**WORK TASK 1**
Answer these questions using the medical image segmentation text, one line each, marked (a), (b) and (c):
(a) Which four organs does the project segment?
(b) What architecture is CustomNet based on?
(c) What tool and which transformations were used to try to fix the heart misalignment?
**WORK TASK 2**
Quote the medical image segmentation text from "A real data" up to and including "to register cleanly.".
**WORK TASK 3**
Write what comes next in the medical image segmentation text, starting after its final sentence.

**PASSAGE**
- Opening Delimiter -
Medical Image Segmentation

Overview

Group project for AI for Medical Imaging (UvA, part of the VU M.Sc. AI program) on the SegTHOR challenge: segmenting four thoracic organs (heart, esophagus, trachea, aorta) from 3D CT volumes. We compared a 2D baseline (ENet), a custom 2D architecture (CustomNet, U-Net based), and 3D Full-Resolution nnU-Net.

A real data problem first

Before any modelling, the heart annotations were misaligned for several patients. Patient 27 had two ground truth files in the dataset, one correct and one misaligned. We tried to fix the misalignment with Elastix (rigid + affine transformations), but no parameter combination got the heart to register cleanly.
- Closing Delimiter -
**DATA SHOWN**
- Opening Delimiter -
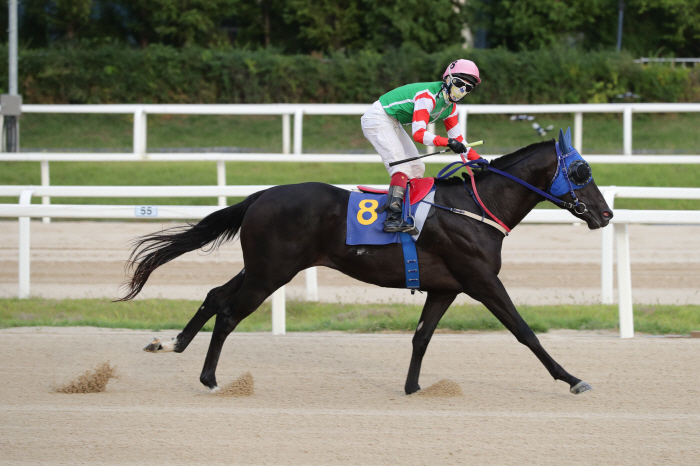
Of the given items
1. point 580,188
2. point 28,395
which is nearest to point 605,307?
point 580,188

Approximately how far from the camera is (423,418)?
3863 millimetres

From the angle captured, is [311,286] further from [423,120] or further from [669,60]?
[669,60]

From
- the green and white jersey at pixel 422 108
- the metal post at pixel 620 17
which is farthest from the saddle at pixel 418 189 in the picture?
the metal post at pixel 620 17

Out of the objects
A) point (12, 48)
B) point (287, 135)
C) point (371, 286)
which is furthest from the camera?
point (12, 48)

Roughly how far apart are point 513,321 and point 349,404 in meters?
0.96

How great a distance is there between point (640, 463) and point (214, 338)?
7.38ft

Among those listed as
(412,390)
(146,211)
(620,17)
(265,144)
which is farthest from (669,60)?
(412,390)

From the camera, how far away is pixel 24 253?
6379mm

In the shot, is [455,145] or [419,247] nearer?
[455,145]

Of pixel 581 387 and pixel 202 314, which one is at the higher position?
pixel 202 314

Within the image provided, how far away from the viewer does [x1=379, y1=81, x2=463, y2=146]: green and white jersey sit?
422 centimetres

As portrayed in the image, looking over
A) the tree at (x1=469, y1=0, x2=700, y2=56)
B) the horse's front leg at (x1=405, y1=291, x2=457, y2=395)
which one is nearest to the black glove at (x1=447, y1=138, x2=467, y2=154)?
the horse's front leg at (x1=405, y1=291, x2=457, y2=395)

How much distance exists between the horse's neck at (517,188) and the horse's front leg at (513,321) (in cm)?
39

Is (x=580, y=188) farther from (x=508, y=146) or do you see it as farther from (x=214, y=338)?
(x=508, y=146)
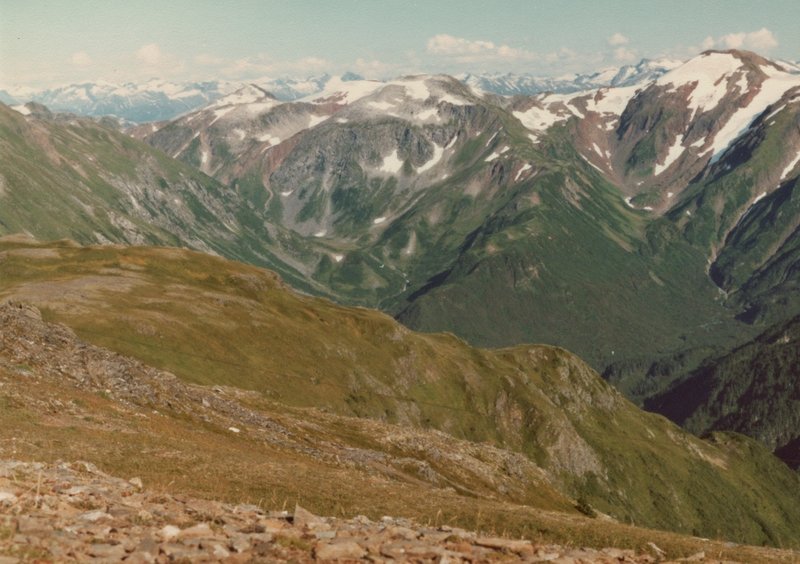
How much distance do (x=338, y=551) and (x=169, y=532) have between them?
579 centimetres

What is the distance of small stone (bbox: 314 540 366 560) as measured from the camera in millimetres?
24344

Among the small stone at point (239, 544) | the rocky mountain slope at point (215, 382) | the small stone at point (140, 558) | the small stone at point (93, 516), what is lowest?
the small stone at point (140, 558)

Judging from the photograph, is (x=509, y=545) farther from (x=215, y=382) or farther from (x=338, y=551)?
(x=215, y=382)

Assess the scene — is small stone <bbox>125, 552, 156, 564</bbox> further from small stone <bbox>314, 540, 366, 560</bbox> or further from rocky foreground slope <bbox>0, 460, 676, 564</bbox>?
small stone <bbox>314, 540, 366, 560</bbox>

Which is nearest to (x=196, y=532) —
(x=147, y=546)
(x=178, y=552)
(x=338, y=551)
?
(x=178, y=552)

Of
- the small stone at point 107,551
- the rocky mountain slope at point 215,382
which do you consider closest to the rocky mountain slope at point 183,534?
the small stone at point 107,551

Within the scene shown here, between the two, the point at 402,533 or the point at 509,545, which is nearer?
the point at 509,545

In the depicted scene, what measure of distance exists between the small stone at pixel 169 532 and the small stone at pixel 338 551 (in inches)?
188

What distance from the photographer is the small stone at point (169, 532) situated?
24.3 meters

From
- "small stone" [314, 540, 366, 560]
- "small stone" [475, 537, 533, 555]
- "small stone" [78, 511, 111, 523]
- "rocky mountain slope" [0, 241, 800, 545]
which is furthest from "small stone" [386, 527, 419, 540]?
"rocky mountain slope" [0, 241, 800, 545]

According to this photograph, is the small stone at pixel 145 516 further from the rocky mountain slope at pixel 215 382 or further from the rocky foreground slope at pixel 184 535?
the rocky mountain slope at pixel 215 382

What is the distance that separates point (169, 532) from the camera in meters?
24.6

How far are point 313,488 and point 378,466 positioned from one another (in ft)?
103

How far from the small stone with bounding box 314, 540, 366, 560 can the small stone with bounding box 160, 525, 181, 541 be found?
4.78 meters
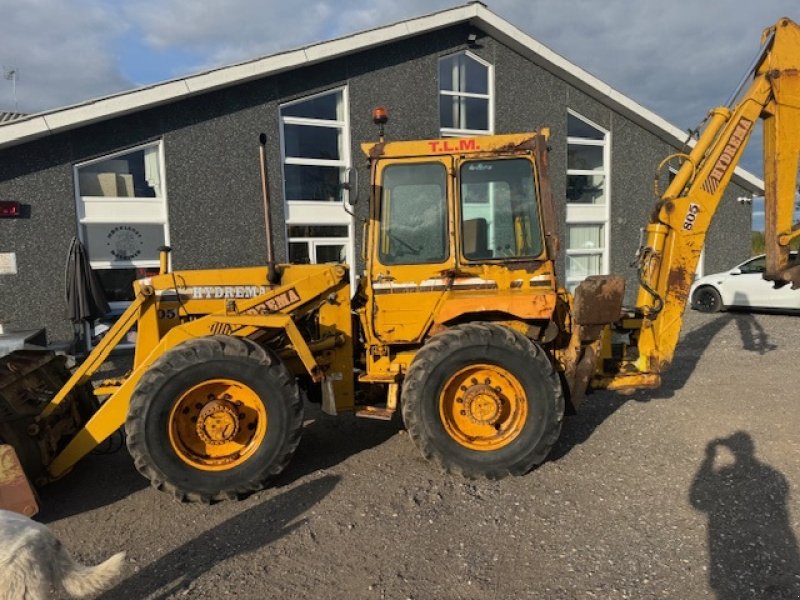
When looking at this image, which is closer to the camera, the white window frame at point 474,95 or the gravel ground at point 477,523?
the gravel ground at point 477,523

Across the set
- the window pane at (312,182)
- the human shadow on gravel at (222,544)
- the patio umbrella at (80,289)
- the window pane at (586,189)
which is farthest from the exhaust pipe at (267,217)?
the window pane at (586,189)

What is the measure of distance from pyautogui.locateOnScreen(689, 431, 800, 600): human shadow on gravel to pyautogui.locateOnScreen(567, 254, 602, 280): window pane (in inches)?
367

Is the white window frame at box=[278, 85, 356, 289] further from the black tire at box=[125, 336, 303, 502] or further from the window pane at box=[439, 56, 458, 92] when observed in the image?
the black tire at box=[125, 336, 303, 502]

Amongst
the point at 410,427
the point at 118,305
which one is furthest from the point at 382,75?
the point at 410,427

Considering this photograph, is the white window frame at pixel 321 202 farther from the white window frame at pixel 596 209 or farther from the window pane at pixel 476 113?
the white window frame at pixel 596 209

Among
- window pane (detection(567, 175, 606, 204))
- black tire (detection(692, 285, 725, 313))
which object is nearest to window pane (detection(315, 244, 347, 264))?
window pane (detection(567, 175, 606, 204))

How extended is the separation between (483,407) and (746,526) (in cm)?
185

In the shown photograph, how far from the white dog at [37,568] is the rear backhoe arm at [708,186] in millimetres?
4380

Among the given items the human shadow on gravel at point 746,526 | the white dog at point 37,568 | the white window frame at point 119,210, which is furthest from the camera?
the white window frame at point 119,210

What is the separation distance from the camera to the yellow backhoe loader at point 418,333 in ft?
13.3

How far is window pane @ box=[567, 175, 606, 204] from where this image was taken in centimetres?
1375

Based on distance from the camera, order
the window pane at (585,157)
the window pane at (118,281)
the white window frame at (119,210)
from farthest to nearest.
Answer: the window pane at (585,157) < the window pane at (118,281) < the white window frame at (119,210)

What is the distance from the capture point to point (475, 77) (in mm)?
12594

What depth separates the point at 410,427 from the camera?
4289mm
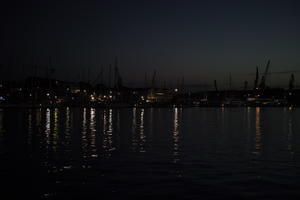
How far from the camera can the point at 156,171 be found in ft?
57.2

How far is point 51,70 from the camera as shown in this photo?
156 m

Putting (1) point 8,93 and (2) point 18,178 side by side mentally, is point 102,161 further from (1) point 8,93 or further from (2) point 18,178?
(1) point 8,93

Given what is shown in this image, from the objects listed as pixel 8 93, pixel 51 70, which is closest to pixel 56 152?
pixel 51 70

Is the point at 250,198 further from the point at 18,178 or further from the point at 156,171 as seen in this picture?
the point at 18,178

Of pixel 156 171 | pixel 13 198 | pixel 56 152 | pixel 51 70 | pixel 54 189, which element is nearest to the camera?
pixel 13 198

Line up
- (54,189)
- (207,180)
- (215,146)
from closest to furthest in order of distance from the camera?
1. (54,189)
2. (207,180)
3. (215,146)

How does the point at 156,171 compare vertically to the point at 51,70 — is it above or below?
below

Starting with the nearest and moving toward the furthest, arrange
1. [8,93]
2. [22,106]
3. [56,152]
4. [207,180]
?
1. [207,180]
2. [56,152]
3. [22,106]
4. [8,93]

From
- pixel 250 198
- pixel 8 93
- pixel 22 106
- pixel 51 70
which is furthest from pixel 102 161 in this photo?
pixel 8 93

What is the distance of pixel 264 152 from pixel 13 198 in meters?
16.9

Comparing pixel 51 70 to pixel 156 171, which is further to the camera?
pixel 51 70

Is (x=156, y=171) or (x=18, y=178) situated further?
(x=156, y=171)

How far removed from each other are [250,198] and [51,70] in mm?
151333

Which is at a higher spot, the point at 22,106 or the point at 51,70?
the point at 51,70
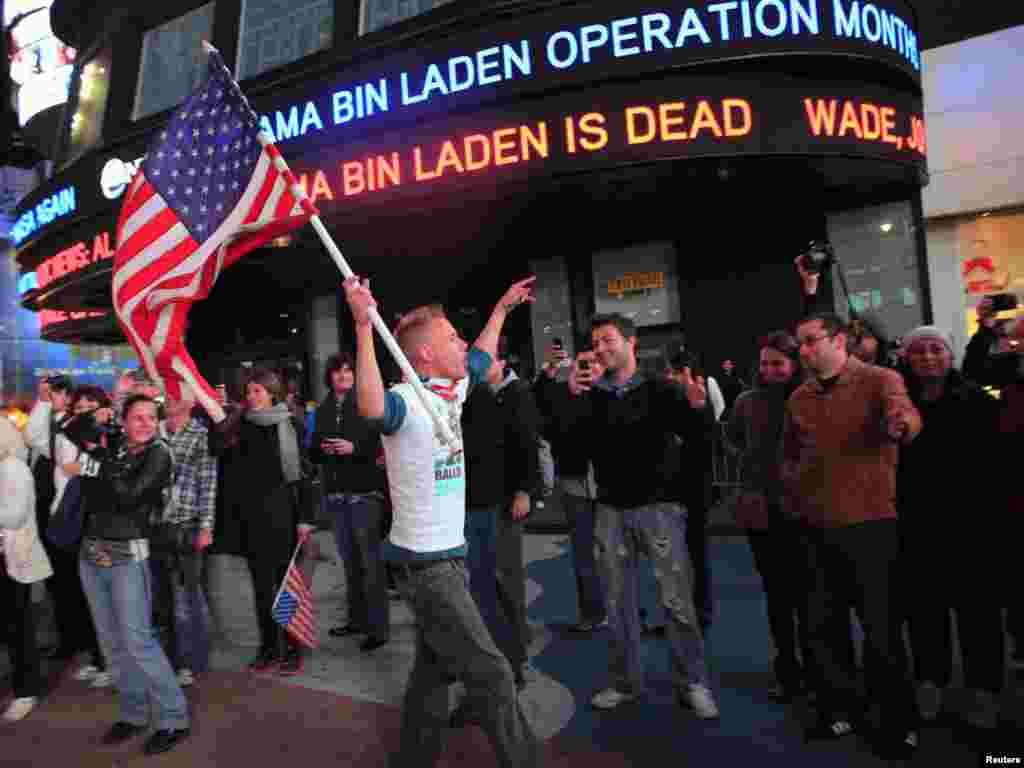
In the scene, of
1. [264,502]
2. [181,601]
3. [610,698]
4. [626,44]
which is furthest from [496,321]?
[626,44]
- Closing Delimiter -
**YOUR RESPONSE 1**
(a) The heart, esophagus, trachea and aorta.
(b) U-Net.
(c) Elastix, with rigid + affine transformations.

**YOUR RESPONSE 2**
A real data problem first

Before any modelling, the heart annotations were misaligned for several patients. Patient 27 had two ground truth files in the dataset, one correct and one misaligned. We tried to fix the misalignment with Elastix (rigid + affine transformations), but no parameter combination got the heart to register cleanly.

**YOUR RESPONSE 3**
The fix that worked was a centroid-then-rotation approach: subtract the misaligned heart's centroid from the correct centroid to get a translation vector, then sweep rotation angles in the transverse plane and pick the one that maximised IoU. The optimal correction was a −26.6° rotation around the superior-inferior axis. We then applied the same transformation across the dataset.

This took longer than it should have and is the project's biggest concrete lesson: spend time on the data before architecture experiments.

Architectures and training

ENet (2D baseline). Lightweight encoder-decoder with bottleneck residual blocks. Slice-wise prediction.
CustomNet (2D). U-Net derivative; encoder filters grow 64 → 512 with DoubleConv blocks and ReLU. AdamW (lr 1e-3, β₁ 0.9, β₂ 0.999, weight decay 1e-4), 100 epochs.
nnU-Net (3D Full Resolution). Self-configuring framework that picks its own preprocessing, architecture, and training settings for the dataset.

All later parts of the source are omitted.